══ Selected passage ══

Friday, March 02, 2018

In which the pond abandons the reptiles for its Friday Speccie feast ...


It was a nice try by the lizard folk … bringing climate science to the fore, with a cry of "won't someone think of the cricket and the golf" …or perhaps the footy, though the notion that it's possible that anything could kill footy addiction in Melbourne is up there with stopping rabbits from breeding or removing blackberries from the land …

'Which team does the pond back?' was always the incessant question, only to get a glazed look when the pond confessed to a soft spot for the manly Keith Dunstan All-Stars 18 ...

But nothing, certainly not turf sports, was going to stop the pond, and its recent unhealthy plunge into perversion … which is to say that today is Speccie day, and the pond anxiously scanned the contents, and lo and behold, there was good old Giles …



Talk about a Friday winner ...

Forget your assault on Hollywood feminism, forget your Helen o'dale asserting the right of pollies to screw in private, walk past Danby being comfortably numb about Netanyahu … do not pass go, just collect your Giles and motor on, all the way to Spain if you feel up to high adventure …



The pond knew it was right and just and so for a Friday frolic … just look at the key note illustration at the top right, and the way it established the mood and the resonance …



By Grabthar's hammer, by the sons of Warvan, Giles was ready to smite mightily, and the pond knew the smoting would be good …

Every line is a pungency of perfection. 

Who else but Giles could observe that good old Barners "at least appeared in recent times to have done" in relation to cheating on his wife …

At least appeared?



And then there was lurking post-modernism and alphabet suits and Catholicism and hordes of progressives, and the pond felt no need to comment, but just pull down an off-the-rack suit, or perhaps a Rowe … with anyone wanting tailored Rowe heading off here in lieu of a Singapore tailor …


And so back to Giles, and berating that dreadful Karl, and that terrible SSM, which is all his fault, and Holly and Polly having a jolly time ...


At first the pond wondered if it should mock the elderly, but then began to think … 

Perhaps Giles was right. Perhaps the Donald is an historic cog in the Marxist ideological machine with the overall aim of bringing Western civilisation to its knees …

Perhaps he was spot on with 'The overall aim'? Perhaps he'd understood the overall picture ...

═══
══ Listed entries ══

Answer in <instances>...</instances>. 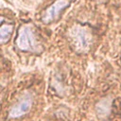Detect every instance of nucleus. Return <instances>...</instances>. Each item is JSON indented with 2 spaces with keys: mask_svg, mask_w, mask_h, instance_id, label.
I'll return each instance as SVG.
<instances>
[{
  "mask_svg": "<svg viewBox=\"0 0 121 121\" xmlns=\"http://www.w3.org/2000/svg\"><path fill=\"white\" fill-rule=\"evenodd\" d=\"M71 44L78 53H86L92 44V34L81 26H74L70 31Z\"/></svg>",
  "mask_w": 121,
  "mask_h": 121,
  "instance_id": "1",
  "label": "nucleus"
},
{
  "mask_svg": "<svg viewBox=\"0 0 121 121\" xmlns=\"http://www.w3.org/2000/svg\"><path fill=\"white\" fill-rule=\"evenodd\" d=\"M15 43L17 47L22 51H35L37 42L33 30L28 26H21L18 30Z\"/></svg>",
  "mask_w": 121,
  "mask_h": 121,
  "instance_id": "2",
  "label": "nucleus"
},
{
  "mask_svg": "<svg viewBox=\"0 0 121 121\" xmlns=\"http://www.w3.org/2000/svg\"><path fill=\"white\" fill-rule=\"evenodd\" d=\"M70 5V0H56L52 5H50L42 14L41 20L44 24H49L55 21L60 13L64 10Z\"/></svg>",
  "mask_w": 121,
  "mask_h": 121,
  "instance_id": "3",
  "label": "nucleus"
},
{
  "mask_svg": "<svg viewBox=\"0 0 121 121\" xmlns=\"http://www.w3.org/2000/svg\"><path fill=\"white\" fill-rule=\"evenodd\" d=\"M31 108V100L26 97L19 101L15 106H13L9 112V116L12 118H17L25 113H26Z\"/></svg>",
  "mask_w": 121,
  "mask_h": 121,
  "instance_id": "4",
  "label": "nucleus"
},
{
  "mask_svg": "<svg viewBox=\"0 0 121 121\" xmlns=\"http://www.w3.org/2000/svg\"><path fill=\"white\" fill-rule=\"evenodd\" d=\"M13 27L14 26L11 24L2 23L1 27H0V42L2 43H5L9 40V38L13 32Z\"/></svg>",
  "mask_w": 121,
  "mask_h": 121,
  "instance_id": "5",
  "label": "nucleus"
},
{
  "mask_svg": "<svg viewBox=\"0 0 121 121\" xmlns=\"http://www.w3.org/2000/svg\"><path fill=\"white\" fill-rule=\"evenodd\" d=\"M120 76H121V74H120Z\"/></svg>",
  "mask_w": 121,
  "mask_h": 121,
  "instance_id": "6",
  "label": "nucleus"
}]
</instances>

═══

Tasks for this exercise
a. Please rewrite the blog post's paragraph beginning "But nothing, certainly not turf sports" as a short list that keeps its main facts.
b. Copy the part of the blog post starting at "But nothing, certainly" and ending at "Friday winner ...".
c. According to the blog post, what question did people incessantly ask the pond?
The rows are separate material and are not part of the blog post.

Complete answers
a.
- Nothing, not even turf sports, was going to stop the pond or its recent plunge into perversion.
- Today is Speccie day.
- The pond anxiously scanned the contents and found Giles there.

b.
But nothing, certainly not turf sports, was going to stop the pond, and its recent unhealthy plunge into perversion … which is to say that today is Speccie day, and the pond anxiously scanned the contents, and lo and behold, there was good old Giles …



Talk about a Friday winner ...

c. "Which team does the pond back?"